### DOCUMENT PASSAGE
"""

NEW YORK -- In 2007, when Mayor Michael Bloomberg unveiled his plan to cut this city's greenhouse gas emissions by 30 percent compared to 2005 levels, most of his aides had only a vague idea of how the city might reach the goal by Bloomberg's deadline, which was 2030. But they knew that a major part of the solution would have to involve buildings.
New York City has more than a million of them, including a large collection of the oldest, draftiest, most soot-spewing buildings in the United States. Unlike in most major cities, where 40 percent of carbon dioxide and other so-called greenhouse gases come from buildings, 75 percent of New York's emissions come from heating, cooling, powering and lighting buildings.
That posed a problem. The mayor could use the power of regulation to stiffen building codes and enforce other "green" practices, which would mainly apply to retrofits and new buildings. He could lead in updating city-owned buildings. He could preach that the favorable economics of so-called green buildings are the wave of the future.
But the great majority of the city's existing building stock still appeared to be beyond the city's legal and financial reach. Since the 1930s, when New York's building codes were written, there had been very, very little happening by way of making buildings more energy-efficient.

"""

### INFORMATION PROVIDED
"""

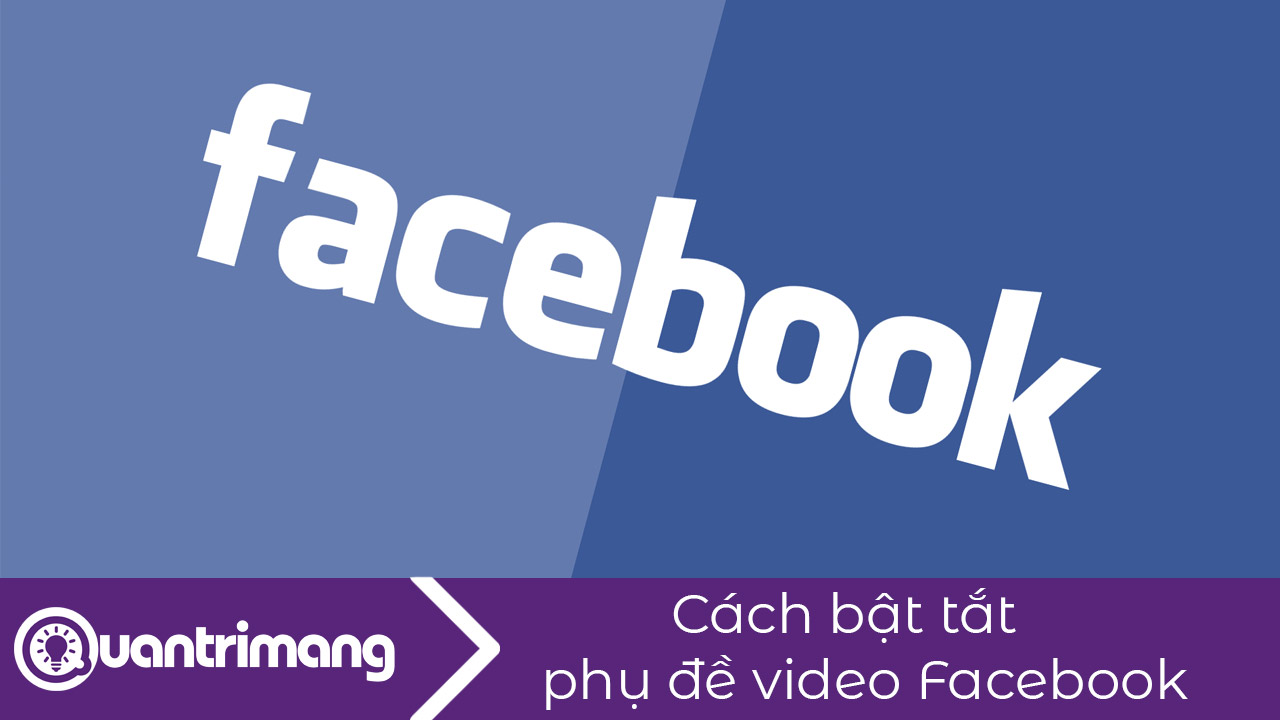 Cách bật tắt phụ đề video Facebook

"""

### PROBLEM DETAILS
In the passage about New York City's greenhouse gas plan, what percentage of the city's emissions comes from heating, cooling, powering and lighting buildings?

### EXERCISE SOLUTION
75 percent